After 26 years playing with various groups in the military (changing station every 3 or 4 years or less), I only ran into the "nobody wants to play the cleric" a couple of times.

It certainly wasn't (IMHO) a common thing. And the one time we ran a thieves guild campaign with only rogues, we just adapted. No NPC cleric.


Experiences vary.
 


GameOgre

Adventurer
I never describe pc wounds as a bloody long gash or actual cutting. I normally just describe it as a "stinging blow or you feel the trolls teeth bite down on your hand and suddenly it grows numb.

I have found 4E and to a lesser extent 5E healing without magic only has issues if I describe the wounds as actual bloody wounds.

Of course people will have issues with taking long bloody gashes across their chest in one minute and buying that they heal naturally just a short while later. So don't describe them as such!
 


Good news! You have that option in 5E! (Also 4E, 3E, etc)
Not so much, no. Of the listed healing options in the DMG, that they thought people might actually want to use, the absolute slowest setting is that you regain no Hit Points and one Hit Die per long rest. The game doesn't support language for healing less than that, unless you omit the concept of Hit Dice entirely (and where they also interact with a number of class features). Much like in 4E, if you wanted to implement the old healing rate, you basically had to scrap that entire sub-system and start from scratch.

In 3e you healed 4 HP/level/day. A 5th wizard could never, at any level, take more than about three days to fully heal. The longest you could take to heal in 3e was 9 days. That's the absolute longest, and typically it was two or three days.
Actually, it was half that - 2 HP/level/day if you had nothing but bed rest, with the standard rate being 1 HP/level/day. On average, anyone would heal from beaten-nearly-to-death, up to full, in a number of days equal to their average Hit Points per level (so 2.5 + Con mod, for a wizard).

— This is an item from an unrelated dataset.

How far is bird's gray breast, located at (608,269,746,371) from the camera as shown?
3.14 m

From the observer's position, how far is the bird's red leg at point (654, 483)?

Which, considering the genre, isn't terribly unreasonable. Sometimes, it might take Conan a week or two to recover from the sort of injury that would have killed a weaker person. It's a significant gap between "nobody survives the kind of catastrophic injury that is impossible to heal within a few weeks," and "nobody suffers any sort of wound that can't recover naturally over-night." For something that's ultimately a matter of preference, it makes sense that a lot of people would have a preference somewhere in that range.